• Data listing:
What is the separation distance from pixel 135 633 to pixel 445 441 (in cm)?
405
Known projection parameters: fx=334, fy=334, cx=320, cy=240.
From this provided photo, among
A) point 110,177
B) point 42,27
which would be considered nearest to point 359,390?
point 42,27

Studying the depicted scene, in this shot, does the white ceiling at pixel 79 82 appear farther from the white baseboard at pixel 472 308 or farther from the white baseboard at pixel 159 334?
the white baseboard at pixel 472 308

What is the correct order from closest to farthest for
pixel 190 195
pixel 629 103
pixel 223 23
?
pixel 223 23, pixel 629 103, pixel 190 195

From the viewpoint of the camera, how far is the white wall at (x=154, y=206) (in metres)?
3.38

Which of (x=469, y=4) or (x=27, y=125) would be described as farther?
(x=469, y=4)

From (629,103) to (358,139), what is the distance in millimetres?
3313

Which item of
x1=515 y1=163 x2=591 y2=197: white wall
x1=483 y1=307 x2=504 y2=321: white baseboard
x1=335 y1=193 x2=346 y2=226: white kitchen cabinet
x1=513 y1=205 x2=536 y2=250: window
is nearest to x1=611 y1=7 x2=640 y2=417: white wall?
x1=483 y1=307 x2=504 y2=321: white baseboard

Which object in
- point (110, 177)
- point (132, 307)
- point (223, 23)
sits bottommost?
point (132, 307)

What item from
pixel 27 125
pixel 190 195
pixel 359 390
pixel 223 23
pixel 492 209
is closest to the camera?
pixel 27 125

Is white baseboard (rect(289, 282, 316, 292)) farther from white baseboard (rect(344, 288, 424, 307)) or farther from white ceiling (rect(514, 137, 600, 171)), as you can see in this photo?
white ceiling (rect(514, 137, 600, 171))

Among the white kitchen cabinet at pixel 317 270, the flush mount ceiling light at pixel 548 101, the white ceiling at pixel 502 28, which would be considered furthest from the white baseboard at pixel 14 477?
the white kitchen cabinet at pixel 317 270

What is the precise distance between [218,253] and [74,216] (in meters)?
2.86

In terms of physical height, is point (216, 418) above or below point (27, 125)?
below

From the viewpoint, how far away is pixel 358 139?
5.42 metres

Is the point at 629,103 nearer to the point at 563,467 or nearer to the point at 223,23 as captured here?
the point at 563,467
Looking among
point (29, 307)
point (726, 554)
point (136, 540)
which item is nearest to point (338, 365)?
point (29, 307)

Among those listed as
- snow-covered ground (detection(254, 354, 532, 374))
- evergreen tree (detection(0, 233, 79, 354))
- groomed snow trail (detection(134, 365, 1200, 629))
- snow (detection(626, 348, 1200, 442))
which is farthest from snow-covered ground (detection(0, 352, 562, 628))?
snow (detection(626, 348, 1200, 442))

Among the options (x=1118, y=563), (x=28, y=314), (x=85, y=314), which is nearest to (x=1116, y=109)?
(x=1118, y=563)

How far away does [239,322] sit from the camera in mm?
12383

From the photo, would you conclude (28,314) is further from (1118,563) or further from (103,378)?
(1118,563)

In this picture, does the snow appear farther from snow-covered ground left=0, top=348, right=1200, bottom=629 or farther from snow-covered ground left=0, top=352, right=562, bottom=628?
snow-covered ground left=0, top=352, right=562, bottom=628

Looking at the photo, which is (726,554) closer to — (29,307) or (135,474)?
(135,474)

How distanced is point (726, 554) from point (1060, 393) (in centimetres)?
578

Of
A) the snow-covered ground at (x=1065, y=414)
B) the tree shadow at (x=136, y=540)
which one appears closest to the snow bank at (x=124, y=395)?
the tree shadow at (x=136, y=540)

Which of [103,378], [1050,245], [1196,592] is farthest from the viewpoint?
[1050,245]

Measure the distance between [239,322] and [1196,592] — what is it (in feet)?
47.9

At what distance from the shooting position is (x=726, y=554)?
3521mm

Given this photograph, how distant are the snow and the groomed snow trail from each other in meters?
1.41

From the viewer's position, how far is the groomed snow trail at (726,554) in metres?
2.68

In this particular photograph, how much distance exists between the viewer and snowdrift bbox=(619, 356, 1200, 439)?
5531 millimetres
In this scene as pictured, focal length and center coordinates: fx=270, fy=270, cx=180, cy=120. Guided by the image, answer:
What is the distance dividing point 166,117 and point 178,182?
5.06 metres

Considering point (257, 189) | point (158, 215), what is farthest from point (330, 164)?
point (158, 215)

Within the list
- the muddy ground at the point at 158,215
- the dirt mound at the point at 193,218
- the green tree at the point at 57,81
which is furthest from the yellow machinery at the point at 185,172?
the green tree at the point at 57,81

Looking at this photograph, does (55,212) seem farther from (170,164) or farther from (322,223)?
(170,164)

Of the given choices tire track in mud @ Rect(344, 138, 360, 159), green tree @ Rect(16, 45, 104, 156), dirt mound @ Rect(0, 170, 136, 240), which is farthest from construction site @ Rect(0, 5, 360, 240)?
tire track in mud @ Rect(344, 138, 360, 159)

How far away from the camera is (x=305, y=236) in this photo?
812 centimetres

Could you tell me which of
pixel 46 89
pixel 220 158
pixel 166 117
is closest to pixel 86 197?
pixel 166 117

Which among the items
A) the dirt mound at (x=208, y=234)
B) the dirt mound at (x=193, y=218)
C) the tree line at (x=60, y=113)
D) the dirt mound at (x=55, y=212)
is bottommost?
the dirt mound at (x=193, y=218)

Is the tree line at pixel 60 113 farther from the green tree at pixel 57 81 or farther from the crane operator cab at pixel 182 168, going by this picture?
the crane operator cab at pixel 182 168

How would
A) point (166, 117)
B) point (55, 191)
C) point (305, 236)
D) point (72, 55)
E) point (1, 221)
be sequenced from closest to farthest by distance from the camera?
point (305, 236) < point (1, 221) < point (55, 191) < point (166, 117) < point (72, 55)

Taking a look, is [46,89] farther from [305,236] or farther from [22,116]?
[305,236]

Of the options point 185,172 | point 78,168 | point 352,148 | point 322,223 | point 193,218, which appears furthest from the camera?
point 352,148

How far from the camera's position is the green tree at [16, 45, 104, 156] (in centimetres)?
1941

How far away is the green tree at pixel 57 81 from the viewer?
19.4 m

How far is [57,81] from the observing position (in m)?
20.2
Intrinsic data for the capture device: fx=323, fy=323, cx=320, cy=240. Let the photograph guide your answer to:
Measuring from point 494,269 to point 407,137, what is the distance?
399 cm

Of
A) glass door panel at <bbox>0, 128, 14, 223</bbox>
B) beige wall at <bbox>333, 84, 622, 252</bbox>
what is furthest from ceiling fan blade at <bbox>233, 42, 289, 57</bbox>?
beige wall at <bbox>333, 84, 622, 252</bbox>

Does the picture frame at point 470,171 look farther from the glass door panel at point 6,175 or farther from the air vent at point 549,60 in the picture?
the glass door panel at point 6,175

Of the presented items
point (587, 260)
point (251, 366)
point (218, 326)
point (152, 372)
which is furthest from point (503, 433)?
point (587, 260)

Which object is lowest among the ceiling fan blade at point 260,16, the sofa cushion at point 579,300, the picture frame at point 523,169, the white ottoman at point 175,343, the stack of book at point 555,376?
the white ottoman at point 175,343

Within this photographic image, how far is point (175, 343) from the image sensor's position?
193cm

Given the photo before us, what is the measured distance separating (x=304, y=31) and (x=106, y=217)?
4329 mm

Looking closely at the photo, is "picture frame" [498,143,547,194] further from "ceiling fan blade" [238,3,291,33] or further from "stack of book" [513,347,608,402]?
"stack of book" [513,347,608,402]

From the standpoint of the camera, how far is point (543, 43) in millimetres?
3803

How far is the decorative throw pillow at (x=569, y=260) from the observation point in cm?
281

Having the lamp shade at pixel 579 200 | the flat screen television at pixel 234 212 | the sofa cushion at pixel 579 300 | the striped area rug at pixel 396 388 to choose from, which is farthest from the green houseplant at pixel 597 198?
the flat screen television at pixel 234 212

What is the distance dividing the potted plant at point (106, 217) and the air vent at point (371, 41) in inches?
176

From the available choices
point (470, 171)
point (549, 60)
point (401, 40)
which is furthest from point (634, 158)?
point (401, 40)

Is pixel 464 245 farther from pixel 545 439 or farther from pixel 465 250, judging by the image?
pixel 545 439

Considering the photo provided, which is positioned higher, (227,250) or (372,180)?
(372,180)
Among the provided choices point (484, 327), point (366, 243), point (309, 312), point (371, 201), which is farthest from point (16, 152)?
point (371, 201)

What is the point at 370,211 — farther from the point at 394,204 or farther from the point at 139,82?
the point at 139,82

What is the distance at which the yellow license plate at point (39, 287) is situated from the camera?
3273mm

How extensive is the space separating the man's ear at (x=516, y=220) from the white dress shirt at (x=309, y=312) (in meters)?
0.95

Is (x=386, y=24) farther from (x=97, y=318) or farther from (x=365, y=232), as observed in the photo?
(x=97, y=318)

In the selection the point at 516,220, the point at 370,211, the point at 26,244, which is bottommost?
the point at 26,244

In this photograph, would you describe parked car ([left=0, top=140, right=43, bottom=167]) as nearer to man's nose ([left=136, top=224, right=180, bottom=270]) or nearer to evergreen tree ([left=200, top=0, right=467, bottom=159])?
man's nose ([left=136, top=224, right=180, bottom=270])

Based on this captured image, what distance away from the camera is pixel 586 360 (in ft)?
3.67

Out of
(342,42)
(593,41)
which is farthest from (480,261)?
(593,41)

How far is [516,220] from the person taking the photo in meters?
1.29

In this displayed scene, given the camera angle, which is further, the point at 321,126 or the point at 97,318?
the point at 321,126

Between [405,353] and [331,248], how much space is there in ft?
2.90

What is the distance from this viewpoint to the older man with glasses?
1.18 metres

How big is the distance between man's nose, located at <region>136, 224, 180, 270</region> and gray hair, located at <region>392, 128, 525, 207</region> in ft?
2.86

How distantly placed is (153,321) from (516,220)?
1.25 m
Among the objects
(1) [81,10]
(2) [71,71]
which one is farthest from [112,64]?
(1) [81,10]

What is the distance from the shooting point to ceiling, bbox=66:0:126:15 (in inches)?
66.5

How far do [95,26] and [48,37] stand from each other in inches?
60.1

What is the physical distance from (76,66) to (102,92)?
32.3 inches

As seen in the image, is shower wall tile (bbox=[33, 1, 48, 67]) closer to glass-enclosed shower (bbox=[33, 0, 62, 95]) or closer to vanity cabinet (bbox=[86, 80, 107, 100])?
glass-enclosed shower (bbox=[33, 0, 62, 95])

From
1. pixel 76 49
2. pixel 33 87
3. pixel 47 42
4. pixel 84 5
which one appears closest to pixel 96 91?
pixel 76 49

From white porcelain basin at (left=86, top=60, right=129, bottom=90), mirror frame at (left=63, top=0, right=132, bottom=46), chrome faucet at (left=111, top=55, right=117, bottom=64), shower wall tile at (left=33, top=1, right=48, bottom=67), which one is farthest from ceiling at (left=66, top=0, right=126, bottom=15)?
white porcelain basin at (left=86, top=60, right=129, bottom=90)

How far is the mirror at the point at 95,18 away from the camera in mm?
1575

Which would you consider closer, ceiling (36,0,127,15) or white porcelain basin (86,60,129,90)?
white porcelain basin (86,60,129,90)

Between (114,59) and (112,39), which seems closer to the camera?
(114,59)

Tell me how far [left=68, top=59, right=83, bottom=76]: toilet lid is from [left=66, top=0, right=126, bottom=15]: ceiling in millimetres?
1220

• WHAT THE EXERCISE ASKS: Arrange everything from the line containing "Tell me how" down to the end of the material as a Markdown table with the columns Row and Line. Leave out blank lines.

• FULL SOLUTION:
| Row | Line |
|---|---|
| 1 | Tell me how far [left=68, top=59, right=83, bottom=76]: toilet lid is from [left=66, top=0, right=126, bottom=15]: ceiling in millimetres? |
| 2 | 1220 |